## EXCERTO DO TEXTO
Do jornalista Souto Gonçalves - O porto da Horta e o meu forno de lenha


O PORTO DA HORTA E O MEU FORNO DE LENHA

Assisti na tarde de hoje no Salão Nobre dos Paços do Município à sessão do Conselho de Ilha do Faial. Intervim, no tempo destinado ao público, sobre o Porto da Horta, tema que ocupou largamente o debate.

Contei, na ocasião, que recentemente fiz obras na minha casa. Por essa altura decidi construir um forno de lenha. Com a empreitada quase pronta pareceu-me que o chamado «pescoço de cavalo», por onde passa o fumo em direção à chaminé, estava demasiado estreito.

Falei com o mestre e ele respondeu-me: está tal e qual como no projeto. Como não percebo nada de fornos, calei-me.

A verdade é que, com o passar do tempo, deixei de acender o forno. Das primeiras vezes que o fiz encheu-me a cozinha de fumo!

Quis com isto dizer que o que se está a passar com o Porto da Horta -- e apesar de todas as comparações serem coxas -- é parecido com o que se passou com o meu forno.

Há dúvidas e, em vez de se tratar de dissipá-las, está-se na disposição de avançar com a obra sem resolvê-las!

## DADOS A SEGUIR

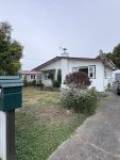 18 Cobham Way, Feilding,  4702 New Zealand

## INSTRUÇÕES DE TRABALHO
a: Indique se cada afirmação está de acordo com o texto sobre o porto da Horta e cite as palavras do texto que o decidem. (i) O autor interveio na sessão no tempo destinado ao público. (ii) O mestre reconheceu que o «pescoço de cavalo» tinha ficado mal feito. (iii) O autor continua a acender o forno com regularidade.
b: Segundo o texto sobre o porto da Horta, em que local decorreu a sessão do Conselho de Ilha do Faial?
c: Transcreva, por favor, sem alterações o trecho do texto sobre o porto da Horta que começa nas palavras "Assisti na tarde" e termina depois de "estava demasiado estreito.".
Baseie-se apenas no texto sobre o porto da Horta.

## RESPOSTAS ÀS TAREFAS
a:
(i) Sim: «Intervim, no tempo destinado ao público, sobre o Porto da Horta»
(ii) Não: «está tal e qual como no projeto»
(iii) Não: «deixei de acender o forno»

b: No Salão Nobre dos Paços do Município.

c:
Assisti na tarde de hoje no Salão Nobre dos Paços do Município à sessão do Conselho de Ilha do Faial. Intervim, no tempo destinado ao público, sobre o Porto da Horta, tema que ocupou largamente o debate.

Contei, na ocasião, que recentemente fiz obras na minha casa. Por essa altura decidi construir um forno de lenha. Com a empreitada quase pronta pareceu-me que o chamado «pescoço de cavalo», por onde passa o fumo em direção à chaminé, estava demasiado estreito.